1.upto(keys.length).flat_map { |i| 
  keys.combination(i).flat_map { |c| string.gsub(/[#{c.join}]/, subs) } 
}

Output:

=> ["this is @ test",
 "th!s !s a test",
 "thi$ i$ a te$t",
 "th!s !s @ test",
 "thi$ i$ @ te$t",
 "th!$ !$ a te$t",
 "th!$ !$ @ te$t"]

Answer 2

string = "this is a test"
subs = ['a'=>'@','i'=>'!','s'=>'$']

subs = subs.first.map(&:to_a)
1.upto(subs.length).each do |n|
  subs.combination(n).each do |a|
    p a.each_with_object(string.dup){|pair, s| s.gsub!(*pair)}
  end
end

Answer 3

I'd do as below :

string = "this is a test"
subs = {'a'=>'@','i'=>'!','s'=>'$'}

keys = subs.keys
combinations = 1.upto(subs.size).flat_map { |i| keys.combination(i).to_a }

combinations.each do |ary|
  new_string = string.dup
  ary.each { |c| new_string.gsub!(c,subs) }
  puts new_string
end

output

this is @ test
th!s !s a test
thi$ i$ a te$t
th!s !s @ test
thi$ i$ @ te$t
th!$ !$ a te$t
th!$ !$ @ te$t

Answer 4

Another way:

string = "this is a test"
subs   = [{"a"=>"@"}, {"i"=>"!"}, {"s"=>"$"}]
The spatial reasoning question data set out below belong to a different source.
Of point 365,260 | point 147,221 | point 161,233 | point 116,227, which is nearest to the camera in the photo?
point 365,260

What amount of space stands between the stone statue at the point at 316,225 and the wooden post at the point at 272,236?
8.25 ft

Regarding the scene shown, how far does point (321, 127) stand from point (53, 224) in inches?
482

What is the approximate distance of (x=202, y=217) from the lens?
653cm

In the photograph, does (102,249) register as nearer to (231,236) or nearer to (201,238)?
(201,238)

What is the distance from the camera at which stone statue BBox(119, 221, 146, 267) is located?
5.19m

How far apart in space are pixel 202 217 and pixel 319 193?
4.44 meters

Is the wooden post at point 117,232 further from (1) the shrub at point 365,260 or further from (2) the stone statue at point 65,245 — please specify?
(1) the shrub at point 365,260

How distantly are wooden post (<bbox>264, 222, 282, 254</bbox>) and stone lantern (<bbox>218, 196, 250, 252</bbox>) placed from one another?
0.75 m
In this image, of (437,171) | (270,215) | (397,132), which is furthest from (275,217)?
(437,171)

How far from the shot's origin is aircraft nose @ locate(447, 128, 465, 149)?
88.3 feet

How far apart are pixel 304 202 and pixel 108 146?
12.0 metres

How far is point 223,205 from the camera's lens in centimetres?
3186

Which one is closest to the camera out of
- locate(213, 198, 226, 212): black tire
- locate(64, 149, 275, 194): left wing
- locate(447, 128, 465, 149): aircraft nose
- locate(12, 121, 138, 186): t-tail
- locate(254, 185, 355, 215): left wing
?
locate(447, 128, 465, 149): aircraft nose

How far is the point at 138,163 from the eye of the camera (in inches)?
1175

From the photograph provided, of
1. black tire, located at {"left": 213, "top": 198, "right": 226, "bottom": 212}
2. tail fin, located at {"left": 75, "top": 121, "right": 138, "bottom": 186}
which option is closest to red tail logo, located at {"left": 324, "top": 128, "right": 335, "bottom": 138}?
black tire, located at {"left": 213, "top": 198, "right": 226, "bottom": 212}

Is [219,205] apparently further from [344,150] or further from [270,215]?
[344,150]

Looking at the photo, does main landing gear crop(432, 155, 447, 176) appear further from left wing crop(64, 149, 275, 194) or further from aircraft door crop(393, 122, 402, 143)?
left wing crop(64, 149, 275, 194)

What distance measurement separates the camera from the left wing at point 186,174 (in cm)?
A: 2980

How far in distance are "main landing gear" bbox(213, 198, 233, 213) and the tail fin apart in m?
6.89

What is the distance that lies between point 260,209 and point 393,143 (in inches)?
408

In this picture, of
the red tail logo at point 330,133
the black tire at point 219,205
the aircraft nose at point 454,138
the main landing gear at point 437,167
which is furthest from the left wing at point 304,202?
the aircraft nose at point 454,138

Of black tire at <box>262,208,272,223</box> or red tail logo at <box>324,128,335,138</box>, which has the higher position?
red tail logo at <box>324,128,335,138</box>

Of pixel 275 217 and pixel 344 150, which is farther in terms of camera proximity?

subs.repeated_combination(subs.size)
    .map {|e| string.gsub(/./) {|c| (g = e.find {|h| h.key?(c)}) ? g[c] : c}}
    .uniq
  #=> ["this is @ test", "th!s !s @ test", "thi$ i$ @ te$t", "th!$ !$ @ te$t",
  #    "th!s !s a test", "th!$ !$ a te$t", thi$ i$ a te$t"]

Explanation:

a = subs.repeated_combination(subs.size)
  # Enumerator...
  a.to_a 
  # [[{"a"=>"@"},{"a"=>"@"},{"a"=>"@"}], [{"a"=>"@"},{"a"=>"@"},{"i"=>"!"}],
  #  [{"a"=>"@"},{"a"=>"@"},{"s"=>"$"}], [{"a"=>"@"},{"i"=>"!"},{"i"=>"!"}],
  #  [{"a"=>"@"},{"i"=>"!"},{"s"=>"$"}], [{"a"=>"@"},{"s"=>"$"},{"s"=>"$"}],
  #  [{"i"=>"!"},{"i"=>"!"},{"i"=>"!"}], [{"i"=>"!"},{"i"=>"!"},{"s"=>"$"}],
  #  [{"i"=>"!"},{"s"=>"$"},{"s"=>"$"}], [{"s"=>"$"},{"s"=>"$"},{"s"=>"$"}]]

b = a.map {|e| string.gsub(/./) {|c| (g = e.find {|h| h.key?(c)}) ? g[c] : c}}
  #=> ["this is @ test", "th!s !s @ test", "thi$ i$ @ te$t", "th!s !s @ test",
  #    "th!$ !$ @ te$t", "thi$ i$ @ te$t", "th!s !s a test", "th!$ !$ a te$t",
  #    "th!$ !$ a te$t", "thi$ i$ a te$t"]

To see how b is computed, consider the second element of a that is passed to the block:

    e = [{"a"=>"@"},{"a"=>"@"},{"i"=>"!"}]

Because of the regex, /./, gsub passes each character c of string to the block

    {|c| (g = e.find {|h| h.key?(c)}) ? g[c] : c}

A search is made of e to determine if any of the three hashes has c as a key. If one is found, namely, g, the character c is replaced with g[c]; else, the character is left unchanged.

Notice that the first two elements of e are the same. Efficiency could be improved by changing the first line to:

    subs.repeated_combination(subs.size).map(&:uniq)

but efficiency is not one of the virtues of this approach.

Returning to the main calculation, the final step is:

b.uniq
  #=> ["this is @ test", "th!s !s @ test", "thi$ i$ @ te$t", "th!$ !$ @ te$t",
  #    "th!s !s a test", "th!$ !$ a te$t", "thi$ i$ a te$t"]

Answer 5

A one-line functional solution

string = "this is a test"
subs = {'a'=>'@','i'=>'!','s'=>'$'}

(1..subs.size).flat_map { |n| subs.keys.combination(n).to_a }.map { |c| string.gsub(/[#{c.join}]/, subs) }
# => ["this is @ test", "th!s !s a test", "thi$ i$ a te$t", "th!s !s @ test", "thi$ i$ @ te$t", "th!$ !$ a te$t", "th!$ !$ @ te$t"]